What would you do differently next time?
In future, ALIN will engage field officers in training and consultative sessions to reinforce the value of measuring the impact of the work of knowledge exchange before their deployment to the field. This will familiarize them with existing monitoring tools and avail opportunities for them to suggest ways of improving the tools and making them more “user friendly”. They will increase their usability and ensure that monitoring becomes a critical part of a field officers’ daily work making them more proactive actors in the achievement of planned outcomes for the initiative.
What advice would you give to others based on your experience?

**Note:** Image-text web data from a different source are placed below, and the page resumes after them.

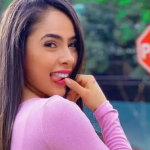 De fio-dental, Juliana Bonde senta em local inusitado e provoca clima quente na web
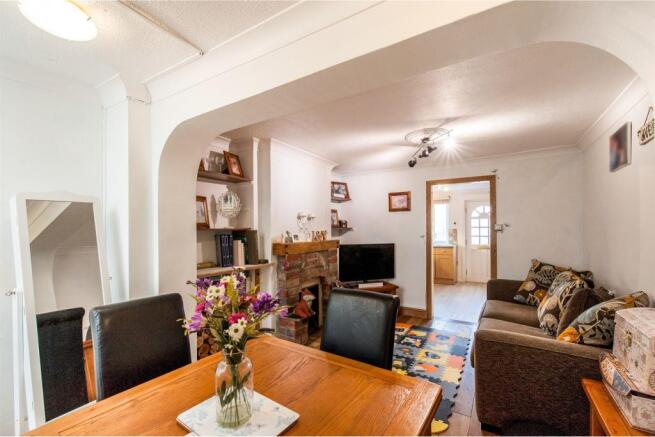 Sitting Room/Dining Room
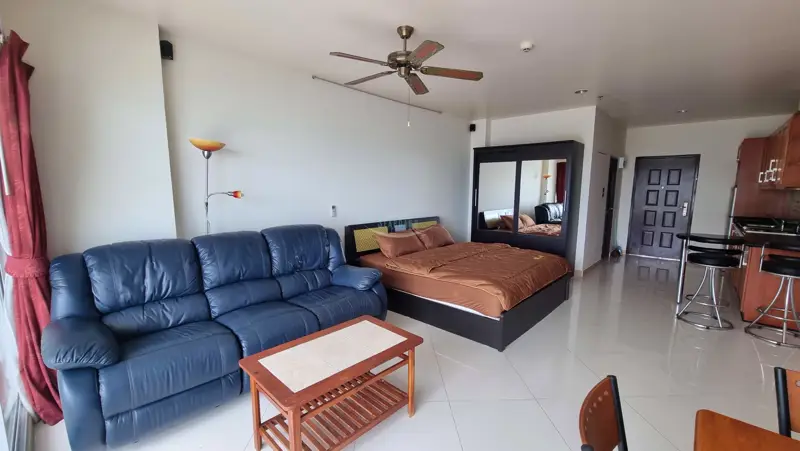 Renting Apartment Pattaya View Talay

ALIN would recommend initial consultations with partner communities and host institutions for the centers before they are set up. In the East African rural context, relationships between communities and development organizations need to be managed in order to ensure realistic expectations and clarity of roles between the development organization and communities. Many rural communities in East Africa have experienced situations where projects intended to improve their livelihoods have been implemented without adequate consultation leading to their collapse once the “outsiders” leave. ALIN would therefore encourage prior open consultations between partner communities and agencies wishing to establish community-based information centers.
What do you think are the main unanswered questions or challenges related to this field of work?
One key challenge ALIN has encountered is that of building resource-based partnerships between non-profit actors in the knowledge management field and public and private sector actors. From ALIN’s experience, it is evident that Maarifa centers have played a critical role in catalyzing social and economic development of rural communities. They easily become hubs of other information and ICT-based services such as eGovernment and eBusiness. ALIN would be keen to learn how others have leveraged resources from governments and the private sector to increase numbers of community-based knowledge centers in light of the mutual benefits they bring.